Starting in vitro fertilization (IVF) often means walking into the unknown you know there will be injections, scans, and a wait, but no one tells you exactly what happens on which day. This guide breaks the entire cycle down week by week, using real clinical timelines, so you know what to expect at every stage. Whether you’re preparing for a fresh transfer or a frozen one, the roadmap below removes the guesswork
Before Week 1: Pre-Cycle Testing and Preparation
About a month before injections begin, your fertility team builds your personal treatment plan. This includes an AMH blood test and an antral follicle count scan to estimate how your ovaries are likely to respond. Thyroid and prolactin levels are also checked, since imbalances here can affect implantation.
Semen analysis looks at volume, concentration, motility, and morphology, and helps decide whether conventional insemination or ICSI will be used later. A uterine scan or hysteroscopy also checks for polyps, adhesions, or fibroids that could get in the way of implantation. If anything abnormal shows up, it’s usually corrected before stimulation begins.
If everything looks clear, most patients start birth control pills or estrogen tablets in the cycle before stimulation. This “priming” step suppresses your natural hormone signals so that one follicle doesn’t grow ahead of the rest. The goal is simple: get your whole follicle group growing on the same schedule once injections start.
Some patients particularly those on a long agonist protocol begin a GnRH agonist injection around Day 21 of the prior cycle. This down-regulates the pituitary gland early, giving your doctor tighter control over the stimulation phase that follows.
Week 1: Starting Your Injections
Cycle Day 1 is the first day of full, bright-red bleeding this is when your IVF clock officially starts. Around Day 2 or 3, a baseline scan and blood test confirm your ovaries are quiet and ready for stimulation. Once cleared, you begin daily hormone injections.
These injections contain gonadotropins lab-made versions of the hormones your body already makes, just at a higher dose. Normally, only one follicle matures each month while the rest are lost. IVF medication is designed to rescue that entire group so multiple eggs can mature at once.
Injections are usually given at the same time each evening to keep hormone levels steady day to day. The starting dose depends on your age, BMI, AMH level, and how your ovaries responded in any previous cycles, with most protocols aiming for 8 to 15 healthy follicles by the end of stimulation.

# # #

Continue the week-by-week IVF guide from the point where it stops.

# # #

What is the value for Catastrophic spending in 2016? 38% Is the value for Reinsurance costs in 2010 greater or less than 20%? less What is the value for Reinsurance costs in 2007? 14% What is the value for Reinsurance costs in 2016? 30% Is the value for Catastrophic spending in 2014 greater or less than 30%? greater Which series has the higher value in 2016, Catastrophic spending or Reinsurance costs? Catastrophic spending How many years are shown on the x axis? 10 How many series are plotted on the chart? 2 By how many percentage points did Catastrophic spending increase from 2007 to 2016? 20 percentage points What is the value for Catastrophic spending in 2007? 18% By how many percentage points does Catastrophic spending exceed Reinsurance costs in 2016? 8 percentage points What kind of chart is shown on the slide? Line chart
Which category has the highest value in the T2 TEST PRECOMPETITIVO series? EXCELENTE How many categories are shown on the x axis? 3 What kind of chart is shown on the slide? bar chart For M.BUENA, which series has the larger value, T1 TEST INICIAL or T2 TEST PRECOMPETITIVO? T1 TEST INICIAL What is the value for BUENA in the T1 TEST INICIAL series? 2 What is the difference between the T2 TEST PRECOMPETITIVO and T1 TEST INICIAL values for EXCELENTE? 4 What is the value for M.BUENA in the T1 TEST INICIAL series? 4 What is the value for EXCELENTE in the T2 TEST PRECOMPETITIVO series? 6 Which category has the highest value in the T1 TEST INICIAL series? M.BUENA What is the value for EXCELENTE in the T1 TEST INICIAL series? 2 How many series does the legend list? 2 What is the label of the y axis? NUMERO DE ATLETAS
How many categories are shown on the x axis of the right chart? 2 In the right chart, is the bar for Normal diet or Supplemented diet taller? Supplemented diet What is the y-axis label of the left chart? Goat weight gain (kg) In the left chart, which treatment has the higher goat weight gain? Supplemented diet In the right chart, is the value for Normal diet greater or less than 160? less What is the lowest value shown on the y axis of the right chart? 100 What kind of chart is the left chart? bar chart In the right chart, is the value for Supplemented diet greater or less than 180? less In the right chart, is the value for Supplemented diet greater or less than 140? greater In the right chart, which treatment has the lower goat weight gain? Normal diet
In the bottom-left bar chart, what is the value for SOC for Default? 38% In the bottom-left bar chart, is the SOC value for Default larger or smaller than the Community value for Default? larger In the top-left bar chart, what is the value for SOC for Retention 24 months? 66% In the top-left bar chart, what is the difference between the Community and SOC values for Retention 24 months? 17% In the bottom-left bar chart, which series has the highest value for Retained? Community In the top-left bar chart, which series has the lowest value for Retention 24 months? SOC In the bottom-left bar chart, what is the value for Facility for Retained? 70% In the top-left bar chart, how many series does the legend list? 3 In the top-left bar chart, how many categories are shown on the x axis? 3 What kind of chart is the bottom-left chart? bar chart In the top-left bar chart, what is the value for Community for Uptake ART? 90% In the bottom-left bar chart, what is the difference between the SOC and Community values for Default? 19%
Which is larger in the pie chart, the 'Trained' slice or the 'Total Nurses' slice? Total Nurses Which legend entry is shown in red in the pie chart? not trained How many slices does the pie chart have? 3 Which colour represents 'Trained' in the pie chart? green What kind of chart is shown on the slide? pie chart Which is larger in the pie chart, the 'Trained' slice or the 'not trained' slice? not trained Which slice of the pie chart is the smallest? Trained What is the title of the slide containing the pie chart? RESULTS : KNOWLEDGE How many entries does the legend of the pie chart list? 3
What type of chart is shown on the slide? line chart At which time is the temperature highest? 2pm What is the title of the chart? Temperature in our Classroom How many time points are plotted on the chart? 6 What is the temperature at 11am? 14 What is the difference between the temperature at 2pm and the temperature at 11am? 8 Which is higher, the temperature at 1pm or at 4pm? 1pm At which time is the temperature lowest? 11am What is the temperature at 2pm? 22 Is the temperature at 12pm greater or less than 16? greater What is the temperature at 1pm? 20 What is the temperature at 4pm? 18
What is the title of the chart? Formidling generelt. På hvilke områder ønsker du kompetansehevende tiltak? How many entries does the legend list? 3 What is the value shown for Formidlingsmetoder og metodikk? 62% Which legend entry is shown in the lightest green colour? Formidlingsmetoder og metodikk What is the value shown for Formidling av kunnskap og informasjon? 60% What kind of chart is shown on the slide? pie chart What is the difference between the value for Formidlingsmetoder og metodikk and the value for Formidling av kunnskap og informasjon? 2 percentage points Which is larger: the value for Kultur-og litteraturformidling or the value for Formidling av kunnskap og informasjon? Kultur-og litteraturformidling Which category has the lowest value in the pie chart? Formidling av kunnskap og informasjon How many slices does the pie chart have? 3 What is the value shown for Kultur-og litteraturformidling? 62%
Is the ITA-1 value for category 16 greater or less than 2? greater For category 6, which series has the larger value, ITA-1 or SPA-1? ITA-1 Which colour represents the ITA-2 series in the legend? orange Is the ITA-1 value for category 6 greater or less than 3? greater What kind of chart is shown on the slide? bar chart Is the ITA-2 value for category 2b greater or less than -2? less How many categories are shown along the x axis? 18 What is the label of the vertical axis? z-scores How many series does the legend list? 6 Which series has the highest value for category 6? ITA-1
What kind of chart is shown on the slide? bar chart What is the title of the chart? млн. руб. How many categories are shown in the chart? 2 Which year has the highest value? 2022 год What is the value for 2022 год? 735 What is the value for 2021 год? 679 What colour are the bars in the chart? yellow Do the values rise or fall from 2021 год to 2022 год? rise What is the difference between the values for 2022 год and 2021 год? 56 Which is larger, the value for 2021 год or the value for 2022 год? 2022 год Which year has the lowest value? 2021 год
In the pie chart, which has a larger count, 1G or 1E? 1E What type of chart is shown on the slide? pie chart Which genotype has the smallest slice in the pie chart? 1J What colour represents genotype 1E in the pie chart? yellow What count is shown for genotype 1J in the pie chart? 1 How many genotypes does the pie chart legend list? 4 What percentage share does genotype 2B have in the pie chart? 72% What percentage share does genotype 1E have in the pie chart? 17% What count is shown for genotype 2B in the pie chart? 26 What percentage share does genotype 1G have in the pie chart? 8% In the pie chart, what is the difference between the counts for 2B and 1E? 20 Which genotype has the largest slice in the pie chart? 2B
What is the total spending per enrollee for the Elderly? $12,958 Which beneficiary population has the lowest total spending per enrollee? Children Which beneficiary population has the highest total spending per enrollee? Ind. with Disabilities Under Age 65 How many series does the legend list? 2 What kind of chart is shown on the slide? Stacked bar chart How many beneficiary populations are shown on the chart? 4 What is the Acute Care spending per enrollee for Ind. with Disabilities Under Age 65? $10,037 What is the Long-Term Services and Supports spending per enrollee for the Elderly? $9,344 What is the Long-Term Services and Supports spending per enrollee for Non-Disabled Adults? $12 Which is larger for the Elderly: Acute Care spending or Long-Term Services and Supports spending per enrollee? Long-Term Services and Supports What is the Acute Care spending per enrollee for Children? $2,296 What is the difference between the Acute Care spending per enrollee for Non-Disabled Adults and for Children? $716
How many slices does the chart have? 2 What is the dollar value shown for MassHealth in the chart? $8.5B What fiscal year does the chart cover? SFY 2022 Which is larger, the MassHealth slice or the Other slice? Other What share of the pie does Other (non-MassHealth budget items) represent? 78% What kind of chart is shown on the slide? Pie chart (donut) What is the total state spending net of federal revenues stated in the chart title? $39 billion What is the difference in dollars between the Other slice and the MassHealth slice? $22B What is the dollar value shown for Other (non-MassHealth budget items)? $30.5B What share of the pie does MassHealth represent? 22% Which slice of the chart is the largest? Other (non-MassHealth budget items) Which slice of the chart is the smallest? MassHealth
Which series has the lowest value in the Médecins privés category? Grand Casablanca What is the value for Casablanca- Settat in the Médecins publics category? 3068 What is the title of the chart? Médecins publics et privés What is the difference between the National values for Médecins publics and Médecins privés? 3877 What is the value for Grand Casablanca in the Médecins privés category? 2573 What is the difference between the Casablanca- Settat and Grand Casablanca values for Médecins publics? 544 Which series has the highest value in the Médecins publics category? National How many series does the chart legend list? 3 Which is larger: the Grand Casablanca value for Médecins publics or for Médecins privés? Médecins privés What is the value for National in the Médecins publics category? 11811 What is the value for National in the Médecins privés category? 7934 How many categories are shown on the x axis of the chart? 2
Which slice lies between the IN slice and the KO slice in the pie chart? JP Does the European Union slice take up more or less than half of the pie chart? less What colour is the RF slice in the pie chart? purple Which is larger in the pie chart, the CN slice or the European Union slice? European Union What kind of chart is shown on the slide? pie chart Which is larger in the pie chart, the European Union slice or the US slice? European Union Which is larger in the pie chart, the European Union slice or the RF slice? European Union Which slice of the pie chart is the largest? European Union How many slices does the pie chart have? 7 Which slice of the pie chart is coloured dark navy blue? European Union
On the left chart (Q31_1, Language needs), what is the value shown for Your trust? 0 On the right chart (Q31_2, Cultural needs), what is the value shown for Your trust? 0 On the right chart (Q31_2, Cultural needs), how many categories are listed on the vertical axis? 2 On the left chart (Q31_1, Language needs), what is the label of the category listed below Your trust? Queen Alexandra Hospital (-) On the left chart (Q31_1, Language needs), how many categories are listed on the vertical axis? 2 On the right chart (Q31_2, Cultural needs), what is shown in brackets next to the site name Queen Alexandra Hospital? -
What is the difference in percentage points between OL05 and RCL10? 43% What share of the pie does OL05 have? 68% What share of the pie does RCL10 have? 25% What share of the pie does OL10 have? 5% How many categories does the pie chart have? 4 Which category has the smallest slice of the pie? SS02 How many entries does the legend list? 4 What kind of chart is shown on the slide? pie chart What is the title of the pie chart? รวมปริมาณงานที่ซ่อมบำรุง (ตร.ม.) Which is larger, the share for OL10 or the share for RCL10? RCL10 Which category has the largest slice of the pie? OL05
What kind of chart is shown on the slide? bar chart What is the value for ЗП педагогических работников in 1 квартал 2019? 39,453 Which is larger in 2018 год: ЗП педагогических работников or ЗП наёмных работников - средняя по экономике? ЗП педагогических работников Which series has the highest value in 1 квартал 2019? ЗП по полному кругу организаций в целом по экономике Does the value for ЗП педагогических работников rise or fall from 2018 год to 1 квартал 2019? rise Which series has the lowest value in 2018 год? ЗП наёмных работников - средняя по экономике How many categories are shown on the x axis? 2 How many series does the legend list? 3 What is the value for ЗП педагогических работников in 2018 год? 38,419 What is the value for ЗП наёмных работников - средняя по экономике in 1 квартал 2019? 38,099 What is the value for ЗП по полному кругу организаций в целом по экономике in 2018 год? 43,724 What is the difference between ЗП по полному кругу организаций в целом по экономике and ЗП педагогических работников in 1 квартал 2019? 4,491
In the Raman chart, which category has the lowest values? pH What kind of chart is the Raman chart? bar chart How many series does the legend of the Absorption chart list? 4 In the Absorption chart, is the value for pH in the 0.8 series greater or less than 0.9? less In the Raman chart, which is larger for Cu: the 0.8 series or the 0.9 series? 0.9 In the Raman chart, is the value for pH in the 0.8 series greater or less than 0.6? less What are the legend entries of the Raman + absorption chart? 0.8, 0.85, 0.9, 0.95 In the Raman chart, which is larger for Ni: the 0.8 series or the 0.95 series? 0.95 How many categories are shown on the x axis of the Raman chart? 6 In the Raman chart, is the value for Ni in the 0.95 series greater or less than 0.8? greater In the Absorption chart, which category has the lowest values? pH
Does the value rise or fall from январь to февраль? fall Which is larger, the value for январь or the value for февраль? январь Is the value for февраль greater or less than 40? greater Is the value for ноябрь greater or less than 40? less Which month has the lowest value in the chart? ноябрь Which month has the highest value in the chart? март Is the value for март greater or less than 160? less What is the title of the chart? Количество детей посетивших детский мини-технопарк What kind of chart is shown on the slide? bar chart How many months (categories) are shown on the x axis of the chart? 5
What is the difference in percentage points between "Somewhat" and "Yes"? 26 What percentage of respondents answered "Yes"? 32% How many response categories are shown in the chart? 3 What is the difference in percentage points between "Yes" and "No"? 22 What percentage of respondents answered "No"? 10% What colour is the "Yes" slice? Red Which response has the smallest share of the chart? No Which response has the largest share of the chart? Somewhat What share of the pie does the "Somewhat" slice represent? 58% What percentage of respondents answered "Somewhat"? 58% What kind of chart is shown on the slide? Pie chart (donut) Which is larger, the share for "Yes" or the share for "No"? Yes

# # #

• **Final answer**
It’s normal to feel some bloating, mild pelvic heaviness, or mood changes during this week these are expected side effects of the hormone rise, not a sign that anything is wrong.
Week 2: Monitoring and the Trigger Shot

This week involves frequent visits scans and blood tests every one to two days to track follicle growth and adjust your medication dose in real time. Your doctor is watching both the number of follicles and how evenly they’re growing.
Around Day 5 or 6 of stimulation, once follicles reach about 12 to 14mm, a second medication (an antagonist) is added. Its only job is to stop your body from releasing the eggs too early, before they can be surgically retrieved.
Once at least three follicles reach 18 to 20mm, and estradiol levels rise accordingly, your doctor schedules the trigger shot. There are three common types: an hCG trigger, a GnRH agonist trigger, or a dual trigger combining both the choice depends mainly on your risk of ovarian hyperstimulation syndrome (OHSS).
Timing of the trigger is exact and non-negotiable: it’s given 34 to 36 hours before egg retrieval. This mimics your body’s natural hormone surge, prompting the eggs to complete their final stage of maturity just in time for collection. Once the trigger is given, all other injections stop.
Week 3: Egg Retrieval and Fertilization
Egg retrieval is a short procedure done under sedation, guided by ultrasound. A fine needle collects the fluid from each follicle, and the eggs are handed straight to the embryology lab. Your partner provides a sperm sample the same morning, or a frozen sample is thawed, and it’s washed and prepared within one to two hours to isolate the healthiest, most motile sperm.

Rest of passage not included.